### Source document
==============================
Materials come in a massive price range.

Class 4 shingles cost more than many other roofing types. You’ll find hail resistant roofing from about $3 per square foot. Roofing materials are often sold in squares containing 100 square feet of materials, so a square will cost at least $300.

Cost of Labor

Labor can cost from $1.50-$5.00 per square foot, with the typical price being between $3-$4.

Contractors might quote you based on roofing squares, in which case you can expect a number between $100-$500. Naturally, this number varies from place to place.

The roofing material and the roof’s pitch also play a role in the final price.

Cost of Roofing Accessories

Roofing accessories like nails, flashing, and underlayment can cost an additional $400-$800.

Depending on the contractor, this may be included in the labor cost.

Cost of Tear-Off

While some types of shingles can be secured over previous layers, others require the tear-off of the existing roofing before they can be installed. Removing the roofing costs $1-$2 per square foot or $100-$200 per square.


Depending on where you live, special permits may be necessary before you can begin a roof construction project. This can cost a few hundred dollars.

Again, your contractors will usually take care of this.

Pro Tip: Figure out how much material you will need by estimating the size of your roof. As a rule of thumb, the square footage of the roof is about 1.5 times the square footage of your home.

This means that an 800-square-foot one-story house will have a roof of about 1,200 square feet. The pitch of your roof and the home’s architecture can affect this number.

Effects Of Hail Damage

Hailstorms are no joking matter. Although these storms are typically short, they can injure people and cause catastrophic damage to properties and crops.
==============================
### Information provided

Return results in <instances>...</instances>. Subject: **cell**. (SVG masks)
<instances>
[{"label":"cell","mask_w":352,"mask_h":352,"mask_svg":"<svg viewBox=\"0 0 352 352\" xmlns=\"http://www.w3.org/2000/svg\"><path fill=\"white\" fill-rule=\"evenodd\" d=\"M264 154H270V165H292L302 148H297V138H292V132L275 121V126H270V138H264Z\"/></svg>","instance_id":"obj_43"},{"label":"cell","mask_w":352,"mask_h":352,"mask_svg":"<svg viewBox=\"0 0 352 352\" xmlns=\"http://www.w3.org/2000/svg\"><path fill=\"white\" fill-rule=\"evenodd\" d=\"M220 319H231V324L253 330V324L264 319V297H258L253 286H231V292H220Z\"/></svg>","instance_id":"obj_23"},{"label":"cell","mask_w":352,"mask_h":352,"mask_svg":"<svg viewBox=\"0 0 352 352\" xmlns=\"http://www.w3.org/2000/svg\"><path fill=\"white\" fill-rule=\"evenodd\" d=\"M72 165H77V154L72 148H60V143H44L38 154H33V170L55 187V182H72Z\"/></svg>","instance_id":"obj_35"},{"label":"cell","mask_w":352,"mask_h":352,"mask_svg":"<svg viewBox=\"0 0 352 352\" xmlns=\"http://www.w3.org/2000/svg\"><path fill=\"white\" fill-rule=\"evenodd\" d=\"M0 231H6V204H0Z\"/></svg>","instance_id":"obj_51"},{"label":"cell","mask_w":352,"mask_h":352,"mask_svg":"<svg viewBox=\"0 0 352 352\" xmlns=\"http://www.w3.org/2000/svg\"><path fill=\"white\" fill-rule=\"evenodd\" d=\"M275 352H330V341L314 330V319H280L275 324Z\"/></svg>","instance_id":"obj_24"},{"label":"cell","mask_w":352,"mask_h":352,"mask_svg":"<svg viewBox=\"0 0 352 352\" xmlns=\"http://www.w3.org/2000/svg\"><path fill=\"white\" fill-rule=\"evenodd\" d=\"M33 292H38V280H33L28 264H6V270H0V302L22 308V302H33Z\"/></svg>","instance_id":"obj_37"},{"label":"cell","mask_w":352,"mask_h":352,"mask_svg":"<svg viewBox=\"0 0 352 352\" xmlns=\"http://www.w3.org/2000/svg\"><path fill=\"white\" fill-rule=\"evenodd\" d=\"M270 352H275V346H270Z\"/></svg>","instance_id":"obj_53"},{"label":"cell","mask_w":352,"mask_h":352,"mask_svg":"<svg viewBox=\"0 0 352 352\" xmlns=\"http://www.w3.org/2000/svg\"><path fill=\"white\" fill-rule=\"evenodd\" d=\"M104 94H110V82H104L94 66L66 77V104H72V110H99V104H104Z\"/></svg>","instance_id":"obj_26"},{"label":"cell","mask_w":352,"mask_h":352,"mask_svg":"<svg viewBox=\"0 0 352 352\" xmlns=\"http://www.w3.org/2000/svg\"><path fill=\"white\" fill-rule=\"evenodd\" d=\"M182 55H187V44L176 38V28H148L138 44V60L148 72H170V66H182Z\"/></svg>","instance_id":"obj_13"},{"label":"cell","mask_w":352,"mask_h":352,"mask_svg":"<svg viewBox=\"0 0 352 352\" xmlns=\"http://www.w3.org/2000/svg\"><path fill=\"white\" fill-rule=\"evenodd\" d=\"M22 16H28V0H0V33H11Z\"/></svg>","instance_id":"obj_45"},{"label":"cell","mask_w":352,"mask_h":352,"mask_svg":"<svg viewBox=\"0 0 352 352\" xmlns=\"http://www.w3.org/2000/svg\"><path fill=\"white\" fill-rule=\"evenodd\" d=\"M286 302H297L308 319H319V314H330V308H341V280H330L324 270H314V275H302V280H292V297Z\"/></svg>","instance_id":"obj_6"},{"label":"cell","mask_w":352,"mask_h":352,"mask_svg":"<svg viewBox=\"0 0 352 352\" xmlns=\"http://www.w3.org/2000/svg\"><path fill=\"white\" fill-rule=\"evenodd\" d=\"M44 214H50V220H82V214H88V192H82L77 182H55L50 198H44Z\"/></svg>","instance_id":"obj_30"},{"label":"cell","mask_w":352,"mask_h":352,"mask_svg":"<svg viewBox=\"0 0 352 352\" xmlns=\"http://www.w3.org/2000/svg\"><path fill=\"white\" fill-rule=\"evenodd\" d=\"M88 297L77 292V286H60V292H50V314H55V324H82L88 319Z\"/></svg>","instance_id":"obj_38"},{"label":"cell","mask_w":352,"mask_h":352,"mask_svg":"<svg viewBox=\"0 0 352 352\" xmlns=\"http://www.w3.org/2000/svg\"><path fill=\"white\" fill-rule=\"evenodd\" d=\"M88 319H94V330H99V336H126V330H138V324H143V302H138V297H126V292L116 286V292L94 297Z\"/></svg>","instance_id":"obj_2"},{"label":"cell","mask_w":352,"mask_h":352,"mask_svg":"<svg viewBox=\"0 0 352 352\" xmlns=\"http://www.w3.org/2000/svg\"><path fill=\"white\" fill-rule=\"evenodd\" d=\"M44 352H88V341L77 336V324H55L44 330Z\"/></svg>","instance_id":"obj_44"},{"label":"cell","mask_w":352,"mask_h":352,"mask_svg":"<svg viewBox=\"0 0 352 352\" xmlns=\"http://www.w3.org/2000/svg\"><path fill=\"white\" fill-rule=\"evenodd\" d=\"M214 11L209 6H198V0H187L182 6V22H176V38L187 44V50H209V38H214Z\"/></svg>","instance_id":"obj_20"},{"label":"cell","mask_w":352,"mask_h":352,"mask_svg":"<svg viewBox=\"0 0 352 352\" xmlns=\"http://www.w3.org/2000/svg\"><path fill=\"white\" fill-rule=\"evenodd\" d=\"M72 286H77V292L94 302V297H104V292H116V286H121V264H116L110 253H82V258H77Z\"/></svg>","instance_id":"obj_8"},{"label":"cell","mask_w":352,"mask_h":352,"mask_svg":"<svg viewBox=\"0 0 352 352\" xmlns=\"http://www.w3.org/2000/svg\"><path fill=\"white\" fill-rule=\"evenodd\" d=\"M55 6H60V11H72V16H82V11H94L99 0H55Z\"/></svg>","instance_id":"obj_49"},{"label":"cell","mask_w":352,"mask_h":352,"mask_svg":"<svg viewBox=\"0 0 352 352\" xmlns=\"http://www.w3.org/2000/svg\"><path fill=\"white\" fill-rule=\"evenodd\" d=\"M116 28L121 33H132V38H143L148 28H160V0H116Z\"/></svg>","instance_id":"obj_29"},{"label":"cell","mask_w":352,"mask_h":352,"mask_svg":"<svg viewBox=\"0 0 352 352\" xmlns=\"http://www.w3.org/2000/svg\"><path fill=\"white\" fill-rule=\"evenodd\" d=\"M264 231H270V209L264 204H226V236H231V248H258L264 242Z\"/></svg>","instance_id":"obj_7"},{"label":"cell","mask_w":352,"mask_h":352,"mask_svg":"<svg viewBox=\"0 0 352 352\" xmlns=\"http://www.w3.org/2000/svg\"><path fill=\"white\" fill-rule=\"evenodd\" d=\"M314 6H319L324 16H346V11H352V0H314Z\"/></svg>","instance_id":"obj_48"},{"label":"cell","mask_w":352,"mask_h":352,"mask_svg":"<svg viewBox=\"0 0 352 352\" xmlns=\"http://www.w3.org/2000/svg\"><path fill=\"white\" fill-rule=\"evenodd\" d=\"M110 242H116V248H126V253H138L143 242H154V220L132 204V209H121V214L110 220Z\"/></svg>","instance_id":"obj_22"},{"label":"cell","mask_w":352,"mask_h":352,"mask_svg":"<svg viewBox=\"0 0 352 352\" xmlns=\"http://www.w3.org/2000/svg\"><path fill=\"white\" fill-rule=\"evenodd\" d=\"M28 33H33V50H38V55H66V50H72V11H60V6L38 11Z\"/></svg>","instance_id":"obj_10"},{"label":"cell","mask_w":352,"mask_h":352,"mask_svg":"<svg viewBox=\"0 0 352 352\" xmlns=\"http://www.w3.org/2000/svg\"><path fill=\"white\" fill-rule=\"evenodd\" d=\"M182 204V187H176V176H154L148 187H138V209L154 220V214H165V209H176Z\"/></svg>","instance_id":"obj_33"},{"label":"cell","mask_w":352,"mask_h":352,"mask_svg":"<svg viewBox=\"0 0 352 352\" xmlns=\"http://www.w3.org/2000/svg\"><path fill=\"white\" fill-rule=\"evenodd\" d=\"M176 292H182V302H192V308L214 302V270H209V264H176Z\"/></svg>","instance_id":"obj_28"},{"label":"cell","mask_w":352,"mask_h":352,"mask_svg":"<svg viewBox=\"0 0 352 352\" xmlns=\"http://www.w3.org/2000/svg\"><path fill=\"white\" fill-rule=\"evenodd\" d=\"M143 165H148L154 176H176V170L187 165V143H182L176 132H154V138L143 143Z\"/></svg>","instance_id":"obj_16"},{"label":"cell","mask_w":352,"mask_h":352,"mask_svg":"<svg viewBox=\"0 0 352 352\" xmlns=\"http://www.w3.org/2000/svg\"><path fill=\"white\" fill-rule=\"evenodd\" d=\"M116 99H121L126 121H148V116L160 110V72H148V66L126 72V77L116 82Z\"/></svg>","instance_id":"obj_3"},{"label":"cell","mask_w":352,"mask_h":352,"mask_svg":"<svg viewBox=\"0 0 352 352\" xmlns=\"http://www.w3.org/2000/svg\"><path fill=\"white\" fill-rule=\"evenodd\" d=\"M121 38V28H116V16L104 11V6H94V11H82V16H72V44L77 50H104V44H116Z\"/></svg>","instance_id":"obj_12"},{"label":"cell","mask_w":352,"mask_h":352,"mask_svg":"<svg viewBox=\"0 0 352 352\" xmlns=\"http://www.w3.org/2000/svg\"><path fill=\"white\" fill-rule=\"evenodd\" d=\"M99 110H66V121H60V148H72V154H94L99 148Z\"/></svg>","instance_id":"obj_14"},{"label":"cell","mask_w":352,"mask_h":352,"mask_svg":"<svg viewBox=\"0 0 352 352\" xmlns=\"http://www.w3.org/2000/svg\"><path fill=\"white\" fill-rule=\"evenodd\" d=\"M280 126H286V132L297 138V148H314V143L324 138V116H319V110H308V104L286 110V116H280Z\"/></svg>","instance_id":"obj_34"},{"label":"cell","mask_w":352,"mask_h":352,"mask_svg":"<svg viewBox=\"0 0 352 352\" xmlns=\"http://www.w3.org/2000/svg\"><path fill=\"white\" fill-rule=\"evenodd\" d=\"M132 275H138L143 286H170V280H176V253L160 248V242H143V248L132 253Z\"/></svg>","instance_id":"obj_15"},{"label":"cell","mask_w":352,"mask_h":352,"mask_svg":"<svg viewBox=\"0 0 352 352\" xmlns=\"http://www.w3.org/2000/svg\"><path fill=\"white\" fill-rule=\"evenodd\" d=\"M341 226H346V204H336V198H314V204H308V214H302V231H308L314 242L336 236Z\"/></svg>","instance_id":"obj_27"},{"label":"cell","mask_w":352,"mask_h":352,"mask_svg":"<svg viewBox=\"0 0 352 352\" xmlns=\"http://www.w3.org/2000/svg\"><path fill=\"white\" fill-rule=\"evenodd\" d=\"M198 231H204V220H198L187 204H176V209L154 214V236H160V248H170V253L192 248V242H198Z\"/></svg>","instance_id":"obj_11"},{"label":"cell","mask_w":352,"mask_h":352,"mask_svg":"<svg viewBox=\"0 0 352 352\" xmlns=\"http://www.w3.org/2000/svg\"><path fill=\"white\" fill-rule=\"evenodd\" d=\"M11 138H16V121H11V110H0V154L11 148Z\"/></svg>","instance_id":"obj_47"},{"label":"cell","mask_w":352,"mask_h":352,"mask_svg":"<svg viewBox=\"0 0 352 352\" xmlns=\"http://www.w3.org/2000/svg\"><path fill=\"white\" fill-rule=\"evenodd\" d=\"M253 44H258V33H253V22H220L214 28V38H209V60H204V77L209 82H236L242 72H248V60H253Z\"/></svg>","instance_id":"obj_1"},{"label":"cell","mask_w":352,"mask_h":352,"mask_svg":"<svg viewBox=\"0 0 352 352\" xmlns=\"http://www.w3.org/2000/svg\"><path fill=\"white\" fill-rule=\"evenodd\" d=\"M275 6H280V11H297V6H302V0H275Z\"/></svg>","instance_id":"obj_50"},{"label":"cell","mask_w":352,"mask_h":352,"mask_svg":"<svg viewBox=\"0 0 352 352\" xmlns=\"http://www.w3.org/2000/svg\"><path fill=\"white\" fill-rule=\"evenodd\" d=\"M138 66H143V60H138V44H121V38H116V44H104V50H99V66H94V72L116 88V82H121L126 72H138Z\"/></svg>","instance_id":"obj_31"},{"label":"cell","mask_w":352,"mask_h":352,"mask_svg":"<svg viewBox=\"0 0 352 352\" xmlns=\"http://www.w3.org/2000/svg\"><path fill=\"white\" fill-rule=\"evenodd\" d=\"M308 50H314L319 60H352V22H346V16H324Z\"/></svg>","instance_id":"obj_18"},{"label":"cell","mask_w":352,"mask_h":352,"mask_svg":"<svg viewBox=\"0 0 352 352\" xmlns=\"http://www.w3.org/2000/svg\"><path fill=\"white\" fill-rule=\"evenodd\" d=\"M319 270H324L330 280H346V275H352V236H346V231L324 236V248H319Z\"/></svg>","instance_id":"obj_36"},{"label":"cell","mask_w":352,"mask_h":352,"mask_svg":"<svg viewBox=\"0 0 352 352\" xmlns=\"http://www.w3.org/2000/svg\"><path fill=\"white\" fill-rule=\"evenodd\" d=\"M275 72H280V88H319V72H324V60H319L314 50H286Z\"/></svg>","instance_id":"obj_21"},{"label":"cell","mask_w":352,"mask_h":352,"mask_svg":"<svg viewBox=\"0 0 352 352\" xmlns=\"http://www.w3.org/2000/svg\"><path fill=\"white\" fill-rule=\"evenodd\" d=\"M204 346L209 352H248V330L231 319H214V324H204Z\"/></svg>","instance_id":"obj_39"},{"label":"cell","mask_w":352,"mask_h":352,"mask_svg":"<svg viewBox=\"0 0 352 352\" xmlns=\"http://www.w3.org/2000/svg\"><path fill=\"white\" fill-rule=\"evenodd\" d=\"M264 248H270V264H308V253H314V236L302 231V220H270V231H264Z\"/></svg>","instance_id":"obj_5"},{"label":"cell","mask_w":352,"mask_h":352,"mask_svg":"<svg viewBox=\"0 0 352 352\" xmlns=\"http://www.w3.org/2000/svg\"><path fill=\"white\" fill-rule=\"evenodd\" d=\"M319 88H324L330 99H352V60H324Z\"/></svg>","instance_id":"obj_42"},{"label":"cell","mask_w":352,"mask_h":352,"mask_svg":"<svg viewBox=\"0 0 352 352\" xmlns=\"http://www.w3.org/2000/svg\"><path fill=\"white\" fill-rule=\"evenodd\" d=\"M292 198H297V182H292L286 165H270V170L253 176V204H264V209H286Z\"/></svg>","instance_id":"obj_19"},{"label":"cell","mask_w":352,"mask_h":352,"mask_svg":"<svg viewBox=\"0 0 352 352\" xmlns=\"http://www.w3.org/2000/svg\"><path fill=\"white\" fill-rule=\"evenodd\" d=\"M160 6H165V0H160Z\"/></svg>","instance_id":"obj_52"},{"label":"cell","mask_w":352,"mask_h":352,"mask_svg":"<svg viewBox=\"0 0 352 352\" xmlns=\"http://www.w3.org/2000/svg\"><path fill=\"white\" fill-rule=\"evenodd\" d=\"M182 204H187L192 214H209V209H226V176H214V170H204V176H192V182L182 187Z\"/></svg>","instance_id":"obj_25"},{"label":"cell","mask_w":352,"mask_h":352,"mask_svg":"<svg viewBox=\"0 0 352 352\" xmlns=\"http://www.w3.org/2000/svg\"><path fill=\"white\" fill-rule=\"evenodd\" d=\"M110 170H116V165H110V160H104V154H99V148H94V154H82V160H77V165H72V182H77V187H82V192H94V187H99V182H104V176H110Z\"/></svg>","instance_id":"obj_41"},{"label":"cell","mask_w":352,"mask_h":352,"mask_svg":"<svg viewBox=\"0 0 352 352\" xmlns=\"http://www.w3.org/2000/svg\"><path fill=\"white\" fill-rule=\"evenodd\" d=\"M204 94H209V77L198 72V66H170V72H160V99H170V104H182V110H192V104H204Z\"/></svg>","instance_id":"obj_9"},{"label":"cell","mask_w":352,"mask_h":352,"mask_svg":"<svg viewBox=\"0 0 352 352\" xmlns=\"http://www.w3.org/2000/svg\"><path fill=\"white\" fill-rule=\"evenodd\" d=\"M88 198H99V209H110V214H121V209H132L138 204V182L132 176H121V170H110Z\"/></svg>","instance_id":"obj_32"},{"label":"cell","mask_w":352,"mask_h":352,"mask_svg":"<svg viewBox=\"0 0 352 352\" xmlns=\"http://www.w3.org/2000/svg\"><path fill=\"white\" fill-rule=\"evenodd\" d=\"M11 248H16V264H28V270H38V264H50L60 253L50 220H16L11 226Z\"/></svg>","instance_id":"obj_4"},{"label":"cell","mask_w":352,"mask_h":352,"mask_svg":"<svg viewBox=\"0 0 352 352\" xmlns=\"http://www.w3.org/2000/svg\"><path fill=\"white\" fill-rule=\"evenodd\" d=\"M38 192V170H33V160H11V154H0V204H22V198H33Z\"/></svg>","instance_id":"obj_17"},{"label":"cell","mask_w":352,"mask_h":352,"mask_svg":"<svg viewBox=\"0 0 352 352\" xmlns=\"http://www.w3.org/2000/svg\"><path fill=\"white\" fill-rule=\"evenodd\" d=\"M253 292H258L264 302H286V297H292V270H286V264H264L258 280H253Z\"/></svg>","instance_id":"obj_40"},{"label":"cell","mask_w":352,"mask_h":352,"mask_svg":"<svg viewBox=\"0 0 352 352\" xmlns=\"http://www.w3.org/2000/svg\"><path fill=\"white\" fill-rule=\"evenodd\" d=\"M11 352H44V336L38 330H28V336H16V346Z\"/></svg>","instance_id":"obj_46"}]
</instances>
==============================
### Tasks to perform
a: Duplicate the passage of the roofing cost article starting at "Labor can cost" and ending at "place to place.".
b: Using the roofing cost article, mark each statement yes or no and quote the words that settle it: (i) Labor typically runs between $3 and $4 per square foot. (ii) Roofing accessories are always included in the labor cost. (iii) Removing existing roofing costs $3 to $5 per square foot.
c: Take the roofing cost article further, picking up after its last sentence.

### Answers to each task
a:
Labor can cost from $1.50-$5.00 per square foot, with the typical price being between $3-$4.

Contractors might quote you based on roofing squares, in which case you can expect a number between $100-$500. Naturally, this number varies from place to place.

b:
(i) Yes: "with the typical price being between $3-$4."
(ii) No: "Depending on the contractor, this may be included in the labor cost."
(iii) No: "Removing the roofing costs $1-$2 per square foot or $100-$200 per square."

c:
Hailstones can range from 0.25 inches in diameter (pea- or marble-size) to more than 3 inches (lumps of ice as big as a baseball, softball, or even a grapefruit). Anything above 0.75 inches is considered severe.

Large hailstones can damage even the strongest roofs.

You might find the following types of damage when checking your property after a hailstorm.

  • Cracked, broken, or dented shingles
  • Granules from broken shingles accumulating in your gutters
  • Bruises on the roof
  • Missing shingles
  • Damaged flashing, vents, and gutters

Hail Resistance Of Popular Roofing Materials

Each roofing material comes in numerous types, some of which are more resistant to hailstorms than others. Whichever roofing material you choose, making sure it has a Class 4 impact resistance is key.

Here are some of the best hail resistant roof options for hailstorm-prone areas and the price you can expect.

Asphalt Shingles

Asphalt shingles have always been popular since they are affordable and versatile.

Although not the most hail resistant material out there, there are Class 3 and Class 4 asphalt shingles on the market that are more durable than the regular variety and will hold up against hailstorms.

Asphalt shingles of this quality cost between $3.50-$5.50.

EPDM Rubber Roofing

EPDM rubber is easily one of the best, if not the best, roofing materials for areas prone to hailstorms.

Thick rubber roofing with a 75-90 mil membrane can absorb the impact of incoming hailstones without cracking like some other materials.

EPDM rubber is also pretty long-lasting and is on the more affordable side, costing between $4-$8..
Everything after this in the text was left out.